**PROMPT:**
Recast only the lines of the items running from the line containing "As visible in" through the line containing "Answer: (A) the", both included, as a numbered list with blank lines omitted.

>>>>>

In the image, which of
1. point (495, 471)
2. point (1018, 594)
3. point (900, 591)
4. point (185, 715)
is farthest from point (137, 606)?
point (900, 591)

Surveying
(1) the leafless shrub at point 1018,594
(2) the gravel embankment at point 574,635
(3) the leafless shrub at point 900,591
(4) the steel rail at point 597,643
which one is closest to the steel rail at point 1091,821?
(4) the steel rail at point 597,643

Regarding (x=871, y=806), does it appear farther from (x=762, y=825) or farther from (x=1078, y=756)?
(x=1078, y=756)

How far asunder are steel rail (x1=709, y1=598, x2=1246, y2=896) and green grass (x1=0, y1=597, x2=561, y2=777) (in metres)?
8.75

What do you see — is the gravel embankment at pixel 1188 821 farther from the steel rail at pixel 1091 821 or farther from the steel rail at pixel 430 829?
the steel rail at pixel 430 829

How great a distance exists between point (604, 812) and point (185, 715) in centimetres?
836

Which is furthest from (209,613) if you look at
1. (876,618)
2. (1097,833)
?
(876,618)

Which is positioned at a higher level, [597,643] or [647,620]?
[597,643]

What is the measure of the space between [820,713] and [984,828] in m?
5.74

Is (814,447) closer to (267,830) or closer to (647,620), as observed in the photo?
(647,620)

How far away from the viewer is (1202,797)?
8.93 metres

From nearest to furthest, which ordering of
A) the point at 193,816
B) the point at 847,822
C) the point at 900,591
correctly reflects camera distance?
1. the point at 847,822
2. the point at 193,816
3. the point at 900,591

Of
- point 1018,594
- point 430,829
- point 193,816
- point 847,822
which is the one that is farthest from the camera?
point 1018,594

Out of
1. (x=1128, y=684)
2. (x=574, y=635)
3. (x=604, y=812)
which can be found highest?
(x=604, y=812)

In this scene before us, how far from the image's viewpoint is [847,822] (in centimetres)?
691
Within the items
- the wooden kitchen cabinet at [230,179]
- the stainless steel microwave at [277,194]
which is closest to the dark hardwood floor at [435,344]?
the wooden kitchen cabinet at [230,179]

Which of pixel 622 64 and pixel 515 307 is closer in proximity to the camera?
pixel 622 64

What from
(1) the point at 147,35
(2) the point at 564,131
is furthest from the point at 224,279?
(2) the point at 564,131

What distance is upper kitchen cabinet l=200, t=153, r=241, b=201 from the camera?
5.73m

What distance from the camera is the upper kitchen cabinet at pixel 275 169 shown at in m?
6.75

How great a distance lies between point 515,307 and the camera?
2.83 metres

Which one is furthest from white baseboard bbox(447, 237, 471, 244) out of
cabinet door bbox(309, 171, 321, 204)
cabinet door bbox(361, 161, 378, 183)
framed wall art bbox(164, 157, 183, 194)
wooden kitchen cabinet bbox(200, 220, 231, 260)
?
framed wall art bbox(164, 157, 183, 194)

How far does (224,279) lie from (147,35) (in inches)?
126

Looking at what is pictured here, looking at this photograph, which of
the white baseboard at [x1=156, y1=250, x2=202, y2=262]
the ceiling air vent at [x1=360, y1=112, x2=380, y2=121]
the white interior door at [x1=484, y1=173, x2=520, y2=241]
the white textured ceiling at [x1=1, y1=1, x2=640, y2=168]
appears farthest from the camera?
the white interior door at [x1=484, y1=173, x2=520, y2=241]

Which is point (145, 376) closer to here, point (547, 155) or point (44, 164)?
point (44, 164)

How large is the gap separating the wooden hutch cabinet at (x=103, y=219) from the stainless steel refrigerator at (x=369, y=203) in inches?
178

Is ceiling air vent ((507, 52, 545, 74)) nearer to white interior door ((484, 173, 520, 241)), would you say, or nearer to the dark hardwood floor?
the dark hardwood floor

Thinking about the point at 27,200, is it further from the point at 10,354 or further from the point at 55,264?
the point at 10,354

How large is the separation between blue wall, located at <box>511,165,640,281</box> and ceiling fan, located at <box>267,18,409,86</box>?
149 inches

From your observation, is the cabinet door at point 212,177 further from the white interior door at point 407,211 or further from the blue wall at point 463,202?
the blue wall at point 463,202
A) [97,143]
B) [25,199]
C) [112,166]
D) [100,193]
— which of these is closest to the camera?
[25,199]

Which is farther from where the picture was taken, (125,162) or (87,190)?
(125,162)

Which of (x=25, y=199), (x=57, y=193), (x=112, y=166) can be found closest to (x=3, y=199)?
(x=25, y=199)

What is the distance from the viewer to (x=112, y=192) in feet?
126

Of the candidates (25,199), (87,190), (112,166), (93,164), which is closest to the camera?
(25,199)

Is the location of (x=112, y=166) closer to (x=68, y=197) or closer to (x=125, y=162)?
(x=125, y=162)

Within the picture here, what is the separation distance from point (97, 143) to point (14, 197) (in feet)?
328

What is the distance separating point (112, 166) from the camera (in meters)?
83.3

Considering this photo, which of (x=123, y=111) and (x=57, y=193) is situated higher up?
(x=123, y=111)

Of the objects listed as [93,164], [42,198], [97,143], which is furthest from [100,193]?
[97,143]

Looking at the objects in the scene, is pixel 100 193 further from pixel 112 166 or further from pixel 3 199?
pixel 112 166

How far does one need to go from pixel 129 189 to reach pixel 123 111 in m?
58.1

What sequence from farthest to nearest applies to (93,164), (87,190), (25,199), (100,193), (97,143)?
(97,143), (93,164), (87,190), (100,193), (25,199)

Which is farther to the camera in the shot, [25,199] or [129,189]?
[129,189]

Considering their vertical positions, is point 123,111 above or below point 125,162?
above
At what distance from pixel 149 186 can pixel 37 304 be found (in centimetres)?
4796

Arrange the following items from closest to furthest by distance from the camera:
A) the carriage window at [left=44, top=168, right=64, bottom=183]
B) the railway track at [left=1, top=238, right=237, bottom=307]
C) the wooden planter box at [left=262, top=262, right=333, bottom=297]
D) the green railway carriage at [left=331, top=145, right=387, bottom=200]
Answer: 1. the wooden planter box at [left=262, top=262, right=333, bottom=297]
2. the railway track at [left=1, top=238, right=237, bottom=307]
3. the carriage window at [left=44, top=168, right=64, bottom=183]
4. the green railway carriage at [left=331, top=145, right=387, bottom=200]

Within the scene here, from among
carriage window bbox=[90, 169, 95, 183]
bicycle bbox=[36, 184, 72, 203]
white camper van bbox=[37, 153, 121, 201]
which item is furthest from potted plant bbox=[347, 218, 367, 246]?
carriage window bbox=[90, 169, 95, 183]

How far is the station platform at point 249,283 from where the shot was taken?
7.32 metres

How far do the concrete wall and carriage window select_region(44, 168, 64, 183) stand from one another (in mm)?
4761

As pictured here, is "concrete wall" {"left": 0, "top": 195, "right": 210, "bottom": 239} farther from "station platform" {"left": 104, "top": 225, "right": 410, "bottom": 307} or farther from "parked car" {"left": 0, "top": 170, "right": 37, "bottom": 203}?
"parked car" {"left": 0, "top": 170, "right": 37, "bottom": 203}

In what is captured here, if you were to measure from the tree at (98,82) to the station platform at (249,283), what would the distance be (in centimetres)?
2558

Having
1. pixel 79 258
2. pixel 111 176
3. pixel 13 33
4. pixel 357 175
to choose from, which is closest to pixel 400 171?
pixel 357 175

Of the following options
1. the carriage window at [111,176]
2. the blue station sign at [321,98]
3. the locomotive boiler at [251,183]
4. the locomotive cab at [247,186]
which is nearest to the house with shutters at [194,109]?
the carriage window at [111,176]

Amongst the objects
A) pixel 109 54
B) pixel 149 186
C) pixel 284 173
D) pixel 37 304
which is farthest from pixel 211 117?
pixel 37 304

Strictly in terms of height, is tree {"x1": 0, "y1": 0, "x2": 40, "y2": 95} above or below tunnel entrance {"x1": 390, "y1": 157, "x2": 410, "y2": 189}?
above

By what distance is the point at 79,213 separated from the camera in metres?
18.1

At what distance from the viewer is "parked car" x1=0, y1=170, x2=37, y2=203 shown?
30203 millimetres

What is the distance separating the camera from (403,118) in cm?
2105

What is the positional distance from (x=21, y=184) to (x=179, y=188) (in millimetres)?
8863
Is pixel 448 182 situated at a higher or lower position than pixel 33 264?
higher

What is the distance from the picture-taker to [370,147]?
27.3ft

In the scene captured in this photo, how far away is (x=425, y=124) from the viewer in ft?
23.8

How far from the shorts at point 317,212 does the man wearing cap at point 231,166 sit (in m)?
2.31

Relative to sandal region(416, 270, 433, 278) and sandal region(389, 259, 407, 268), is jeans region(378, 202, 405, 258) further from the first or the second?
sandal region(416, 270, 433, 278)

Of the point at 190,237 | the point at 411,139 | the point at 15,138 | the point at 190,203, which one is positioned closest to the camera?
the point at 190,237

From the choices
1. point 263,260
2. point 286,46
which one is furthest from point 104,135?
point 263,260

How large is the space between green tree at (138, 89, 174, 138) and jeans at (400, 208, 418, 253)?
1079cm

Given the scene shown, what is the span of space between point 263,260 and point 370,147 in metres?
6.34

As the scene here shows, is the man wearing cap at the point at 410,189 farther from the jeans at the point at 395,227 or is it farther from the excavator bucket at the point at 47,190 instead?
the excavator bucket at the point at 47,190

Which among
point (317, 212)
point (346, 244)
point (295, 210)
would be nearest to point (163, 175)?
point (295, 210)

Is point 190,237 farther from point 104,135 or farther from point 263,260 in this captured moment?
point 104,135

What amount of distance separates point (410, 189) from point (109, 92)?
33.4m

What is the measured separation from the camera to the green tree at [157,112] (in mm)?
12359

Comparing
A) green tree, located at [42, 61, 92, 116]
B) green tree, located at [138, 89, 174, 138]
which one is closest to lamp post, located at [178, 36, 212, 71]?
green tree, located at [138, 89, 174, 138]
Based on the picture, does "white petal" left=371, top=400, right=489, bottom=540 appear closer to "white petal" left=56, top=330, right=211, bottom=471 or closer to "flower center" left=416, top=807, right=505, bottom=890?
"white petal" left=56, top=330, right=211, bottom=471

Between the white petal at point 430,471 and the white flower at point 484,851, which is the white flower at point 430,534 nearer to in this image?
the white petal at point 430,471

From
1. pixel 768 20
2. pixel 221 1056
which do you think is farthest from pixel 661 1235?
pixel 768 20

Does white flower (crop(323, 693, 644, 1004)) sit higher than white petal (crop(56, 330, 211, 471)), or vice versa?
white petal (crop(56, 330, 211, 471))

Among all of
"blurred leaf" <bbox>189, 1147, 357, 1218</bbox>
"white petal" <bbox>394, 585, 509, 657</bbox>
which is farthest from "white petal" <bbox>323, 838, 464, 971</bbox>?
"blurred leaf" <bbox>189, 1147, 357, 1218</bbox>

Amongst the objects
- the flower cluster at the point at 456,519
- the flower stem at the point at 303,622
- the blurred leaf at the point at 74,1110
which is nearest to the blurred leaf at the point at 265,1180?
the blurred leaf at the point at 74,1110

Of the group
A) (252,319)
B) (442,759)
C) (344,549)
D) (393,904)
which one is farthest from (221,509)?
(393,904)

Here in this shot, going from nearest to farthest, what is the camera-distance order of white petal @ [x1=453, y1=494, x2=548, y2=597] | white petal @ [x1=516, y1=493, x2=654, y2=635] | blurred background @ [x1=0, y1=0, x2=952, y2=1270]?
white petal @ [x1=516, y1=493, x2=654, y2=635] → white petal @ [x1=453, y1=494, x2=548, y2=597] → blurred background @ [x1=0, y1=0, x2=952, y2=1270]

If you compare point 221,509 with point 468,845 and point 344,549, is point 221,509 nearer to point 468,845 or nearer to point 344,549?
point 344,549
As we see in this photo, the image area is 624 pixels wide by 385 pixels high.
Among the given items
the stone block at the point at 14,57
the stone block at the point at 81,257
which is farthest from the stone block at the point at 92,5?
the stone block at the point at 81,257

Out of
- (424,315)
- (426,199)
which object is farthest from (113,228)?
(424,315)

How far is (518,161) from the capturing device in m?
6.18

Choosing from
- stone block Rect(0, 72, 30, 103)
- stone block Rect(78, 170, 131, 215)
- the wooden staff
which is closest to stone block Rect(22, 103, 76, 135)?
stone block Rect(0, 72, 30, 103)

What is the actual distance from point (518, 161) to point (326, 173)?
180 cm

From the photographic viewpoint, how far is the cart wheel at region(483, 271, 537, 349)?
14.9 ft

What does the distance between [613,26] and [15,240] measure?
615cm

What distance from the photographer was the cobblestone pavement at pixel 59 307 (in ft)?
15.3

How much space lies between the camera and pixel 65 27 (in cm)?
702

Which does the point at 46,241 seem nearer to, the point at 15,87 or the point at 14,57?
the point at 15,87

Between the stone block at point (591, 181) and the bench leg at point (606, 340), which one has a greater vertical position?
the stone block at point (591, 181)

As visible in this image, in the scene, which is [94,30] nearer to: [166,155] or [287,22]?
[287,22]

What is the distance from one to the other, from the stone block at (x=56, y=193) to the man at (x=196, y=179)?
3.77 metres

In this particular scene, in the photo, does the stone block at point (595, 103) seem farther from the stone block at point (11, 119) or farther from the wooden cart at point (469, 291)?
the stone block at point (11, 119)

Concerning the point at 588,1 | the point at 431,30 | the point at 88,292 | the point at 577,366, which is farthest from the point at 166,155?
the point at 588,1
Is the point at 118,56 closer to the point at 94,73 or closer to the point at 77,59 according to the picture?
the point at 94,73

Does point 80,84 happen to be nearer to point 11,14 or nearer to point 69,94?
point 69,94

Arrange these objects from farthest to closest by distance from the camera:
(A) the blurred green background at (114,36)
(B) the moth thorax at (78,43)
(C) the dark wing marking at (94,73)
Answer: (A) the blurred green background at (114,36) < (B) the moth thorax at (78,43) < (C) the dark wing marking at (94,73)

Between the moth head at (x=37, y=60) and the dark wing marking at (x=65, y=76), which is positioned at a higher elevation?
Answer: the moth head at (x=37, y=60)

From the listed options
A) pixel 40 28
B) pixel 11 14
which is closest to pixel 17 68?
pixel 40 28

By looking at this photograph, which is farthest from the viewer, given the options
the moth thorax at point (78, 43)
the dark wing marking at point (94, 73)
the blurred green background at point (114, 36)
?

<<<<<

**EXPECTED OUTPUT:**
1. As visible in this image, in the scene, which is [94,30] nearer to: [166,155] or [287,22]?
2. [287,22]
3. What is the distance from one to the other, from the stone block at (x=56, y=193) to the man at (x=196, y=179)?
4. 3.77 metres
5. In this particular scene, in the photo, does the stone block at point (595, 103) seem farther from the stone block at point (11, 119) or farther from the wooden cart at point (469, 291)?
6. the stone block at point (11, 119)
7. Concerning the point at 588,1 | the point at 431,30 | the point at 88,292 | the point at 577,366, which is farthest from the point at 166,155?
8. the point at 588,1
9. Is the point at 118,56 closer to the point at 94,73 or closer to the point at 77,59 according to the picture?
10. the point at 94,73
11. Does point 80,84 happen to be nearer to point 11,14 or nearer to point 69,94?
12. point 69,94
13. Arrange these objects from farthest to closest by distance from the camera:
14. (A) the blurred green background at (114,36)
15. (B) the moth thorax at (78,43)
16. (C) the dark wing marking at (94,73)
17. Answer: (A) the blurred green background at (114,36) < (B) the moth thorax at (78,43) < (C) the dark wing marking at (94,73)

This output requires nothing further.